→ **DOCUMENT PASSAGE**
The format has been brought smartly up to date and the narrative is broken up with tables, dialogue boxes, sound bites and lists of web links. But it's not overdone and there was enough weight in the text to interest me, a person probably ready for a little more than a primer on the basics. Neither it is too weighty - the style is bright, breezy and realistic and I can't imagine any wannabe green consumer would feel in the least bit daunted by anything discussed.

The problem with any of these green guides is that the subject is so vast. Consumers aren't making ethical or environmental decisions in a void. Each decision has a knock-on effect in other areas and despite the greenwashing claims profit-hungry companies are swamping us with, there are few ideal and practical choices. And this where Hailes really comes into her own. She has a knack of explaining things in a simple and direct way and then presenting her own chosen path through the maze without insisting it should be the reader's choice also.

→ **COLLECTED DATA**
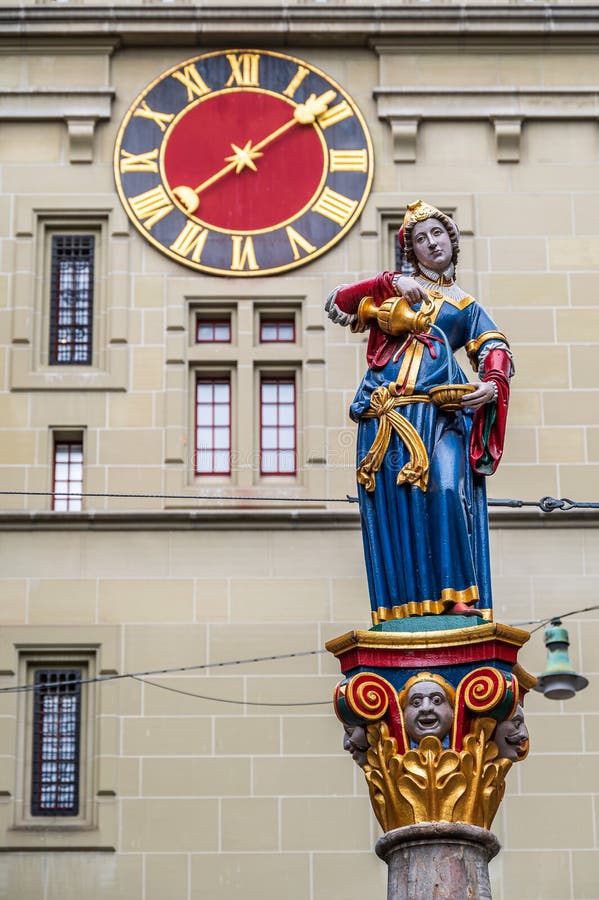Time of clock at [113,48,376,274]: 1:38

→ **TO BE DONE**
Copy the review word for word, starting with "The format has" and going on through "by anything discussed.".

→ **EXERCISE ANSWER**
The format has been brought smartly up to date and the narrative is broken up with tables, dialogue boxes, sound bites and lists of web links. But it's not overdone and there was enough weight in the text to interest me, a person probably ready for a little more than a primer on the basics. Neither it is too weighty - the style is bright, breezy and realistic and I can't imagine any wannabe green consumer would feel in the least bit daunted by anything discussed.